Overview: The Health Insurance Portability and Accountability Act (HIPAA) requires that covered entities have a Business Associate Agreement (BAA) in place with any organization that creates, receives, maintains, or transmits Protected Health Information (PHI) on their behalf. This agreement establishes the legal framework for how Ondara handles PHI and the obligations both parties have under HIPAA regulations.

What is a Business Associate Agreement?

A Business Associate Agreement is a legally binding contract required by the Health Insurance Portability and Accountability Act (HIPAA). It establishes the terms under which a Business Associate (in this case, Ondara) agrees to handle Protected Health Information (PHI) on behalf of a Covered Entity (your healthcare practice or organization). The BAA outlines the specific security and privacy measures that must be implemented, the permitted uses and disclosures of PHI, and the responsibilities of both parties in maintaining HIPAA compliance.
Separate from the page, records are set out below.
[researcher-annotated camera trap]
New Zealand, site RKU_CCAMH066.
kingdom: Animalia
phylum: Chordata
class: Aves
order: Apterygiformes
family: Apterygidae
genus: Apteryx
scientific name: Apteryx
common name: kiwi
Without a properly executed BAA, healthcare practices cannot legally use third-party services to store or process patient data.

Why Does Your Practice Need a BAA with Ondara?
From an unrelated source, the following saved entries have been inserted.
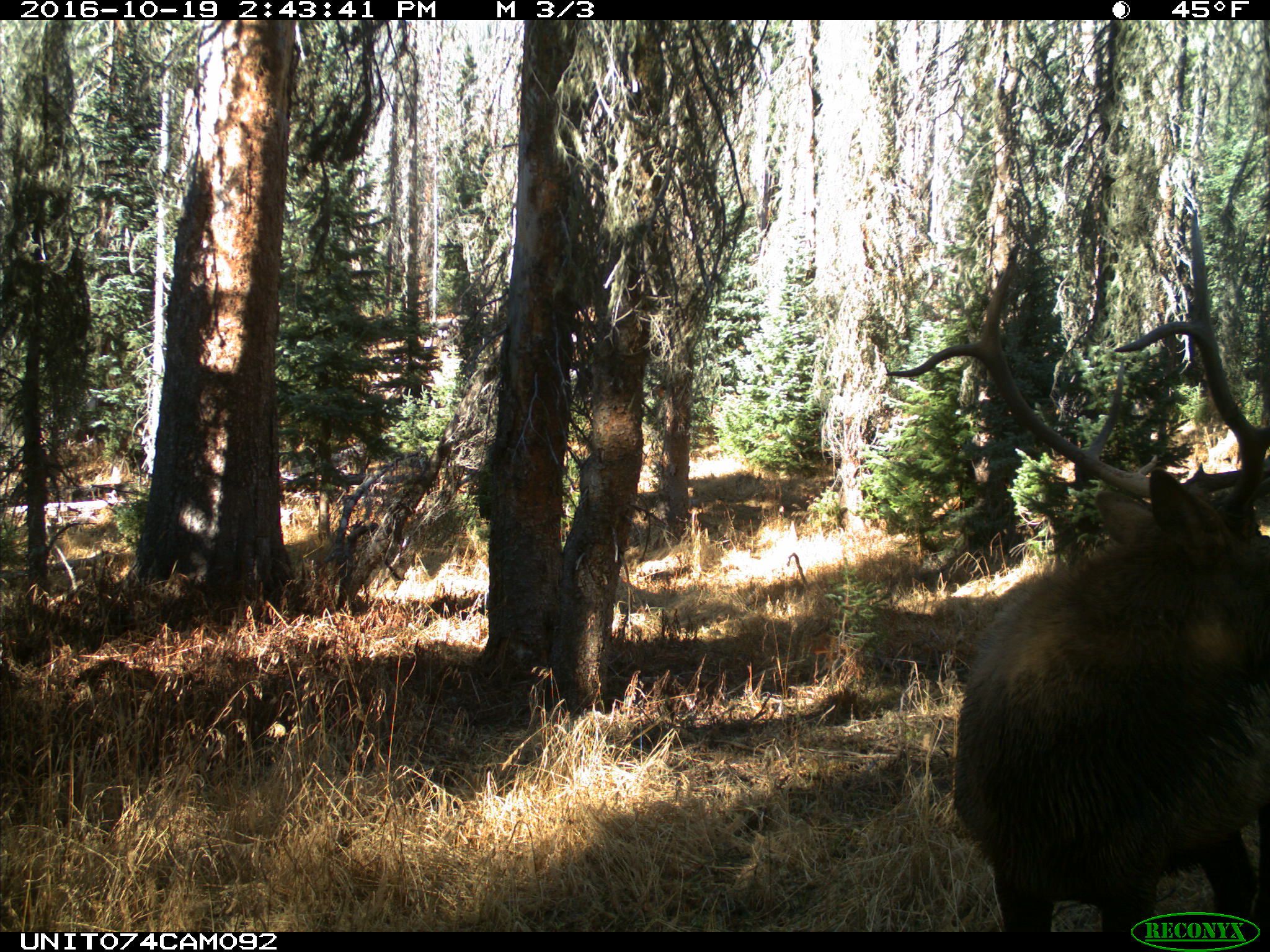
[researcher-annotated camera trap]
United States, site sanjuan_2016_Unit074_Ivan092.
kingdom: Animalia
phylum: Chordata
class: Mammalia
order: Artiodactyla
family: Cervidae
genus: Cervus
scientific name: Cervus elaphus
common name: red deer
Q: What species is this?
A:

If your mental health practice uses Ondara to manage patient intake forms and store Protected Health Information, federal law requires that you have an executed BAA in place. This agreement protects both your practice and Ondara by establishing clear expectations about data security, breach notification procedures, and regulatory compliance. The BAA ensures that Ondara has the same legal and ethical obligations to protect patient privacy as your practice does, creating a comprehensive compliance framework. Without a BAA, your practice could face regulatory penalties and liability for any breaches of patient information through Ondara.

Definitions

Covered Entity: Your healthcare practice or organization that is subject to HIPAA regulations and creates or receives Protected Health Information in the course of providing healthcare services.
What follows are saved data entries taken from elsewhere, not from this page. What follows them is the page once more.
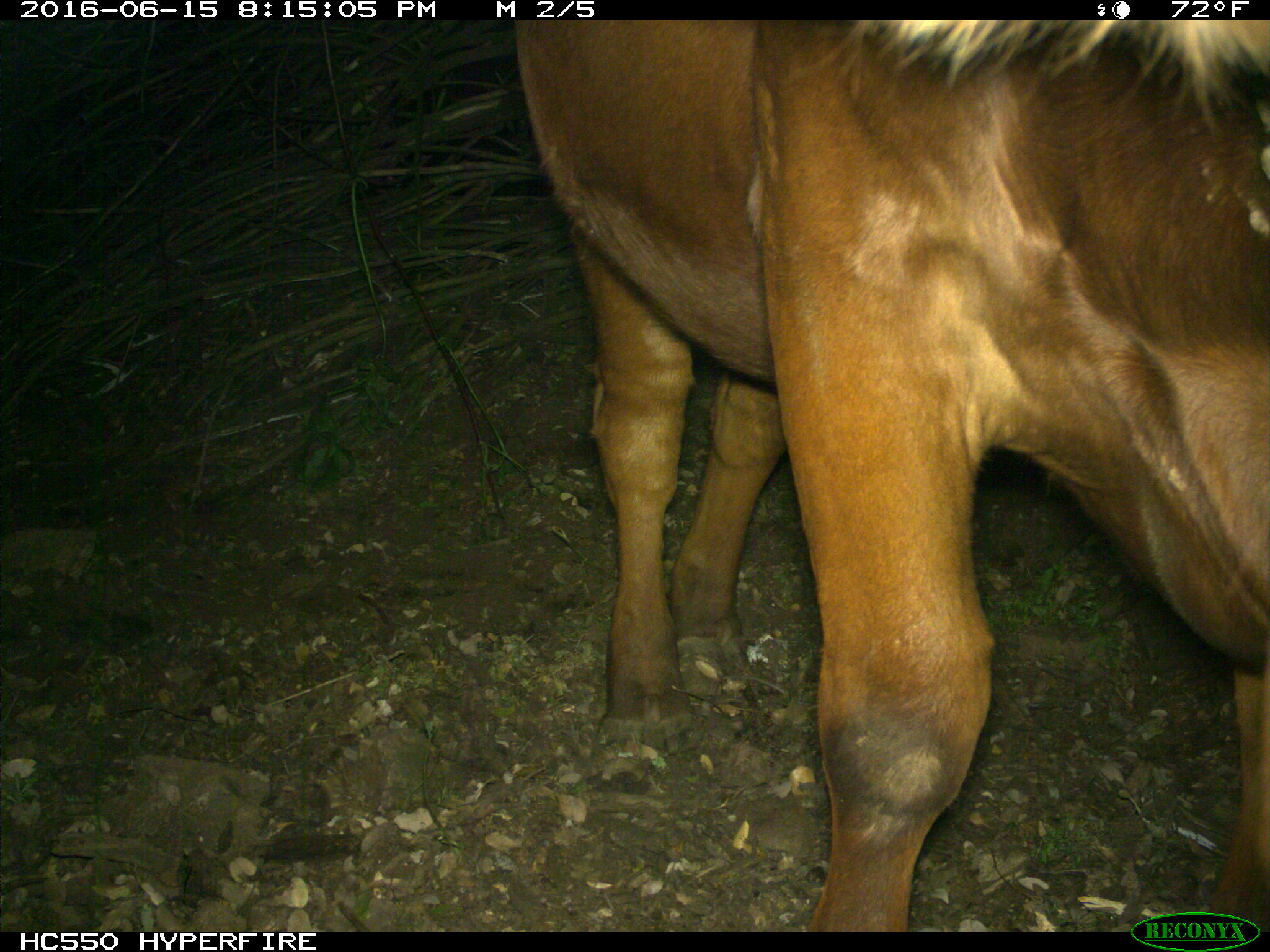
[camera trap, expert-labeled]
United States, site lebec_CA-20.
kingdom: Animalia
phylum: Chordata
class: Mammalia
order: Artiodactyla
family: Bovidae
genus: Bos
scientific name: Bos taurus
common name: domestic cow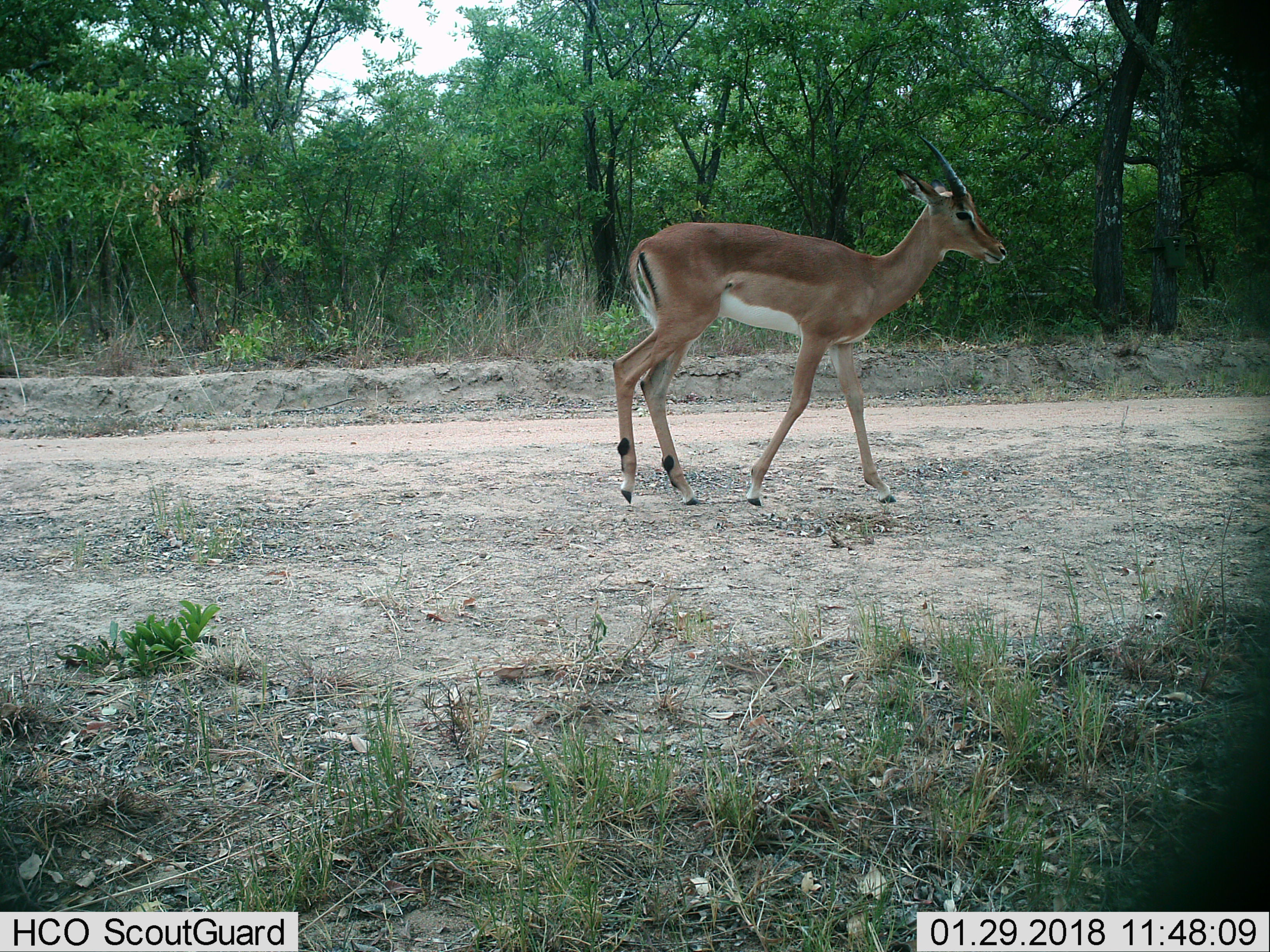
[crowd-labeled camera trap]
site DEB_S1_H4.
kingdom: Animalia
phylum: Chordata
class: Mammalia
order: Artiodactyla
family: Bovidae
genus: Aepyceros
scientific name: Aepyceros melampus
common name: impala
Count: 1.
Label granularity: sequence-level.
Business Associate: Ondara, as a service provider that creates, receives, maintains, or transmits Protected Health Information on behalf of the Covered Entity.

Protected Health Information (PHI): Any information in a medical record or health plan that can be used to identify an individual patient, including names, medical record numbers, diagnoses, treatment plans, and clinical assessment data.

Breach: The unauthorized acquisition, access, use, or disclosure of PHI that compromises the security or privacy of such information.

Obligations of Business Associate

Ondara agrees to implement and maintain comprehensive safeguards to protect all PHI. Specifically, we commit to:

• Implement and maintain administrative, physical, and technical safeguards to ensure the confidentiality, integrity, and availability of PHI
• Use AES-256-GCM encryption for all PHI at rest and in transit
• Implement role-based access controls and multi-factor authentication for all accounts with access to PHI
• Maintain comprehensive audit logs of all access to and modifications of PHI
• Conduct regular risk assessments and security testing to identify and address vulnerabilities
• Provide immediate notification to the Covered Entity of any suspected or confirmed breach of PHI
• Only use or disclose PHI as permitted by the BAA or as required by law
• Ensure that all subcontractors and business associates handling PHI execute comparable BAAs
• Upon request, provide audit reports and documentation of compliance with HIPAA Security and Privacy Rules

Permitted Uses and Disclosures

Ondara may only use or disclose PHI for the purposes of performing services as defined in the BAA and as authorized by the Covered Entity. Specifically, we may use PHI to:

• Process patient intake forms and generate clinical summaries as requested by the Covered Entity
• Maintain and improve our platform and services
• Comply with applicable legal and regulatory requirements
• Investigate and address suspected breaches and security incidents

Ondara will not use or disclose PHI for any other purposes, including marketing, research, or sale of information, without prior written authorization from the Covered Entity. Any use of PHI beyond what is authorized under the BAA is strictly prohibited.

Obligations of Covered Entity

The healthcare practice (Covered Entity) agrees to:

• Limit access to PHI to authorized individuals within the practice
• Establish and maintain policies regarding the appropriate use and disclosure of PHI
• Provide training to all workforce members regarding HIPAA privacy and security requirements
• Notify Ondara immediately of any suspected breach of PHI or unauthorized access
• Cooperate with Ondara in investigating any potential security incidents
• Maintain all documentation required for demonstrating HIPAA compliance

Term and Termination

This BAA becomes effective when executed by both parties and continues until termination. Either party may terminate the BAA for material breach if the breaching party fails to cure the breach within thirty (30) days of written notice. Covered Entity may terminate the BAA at any time upon written notice. Upon termination, Ondara will securely return or destroy all PHI as directed by the Covered Entity. If destruction is impractical, Ondara will maintain appropriate security measures for the retained PHI and limit its use and disclosure to the purposes preventing its return or destruction.

Miscellaneous

This BAA constitutes the entire agreement between the parties regarding HIPAA compliance and supersedes any prior agreements or understandings. The BAA is governed by applicable federal HIPAA regulations and the laws of the state in which the Covered Entity is located. This BAA may be amended only through written consent of both parties. If any provision of this BAA is found invalid or unenforceable, all other provisions shall remain in full force and effect.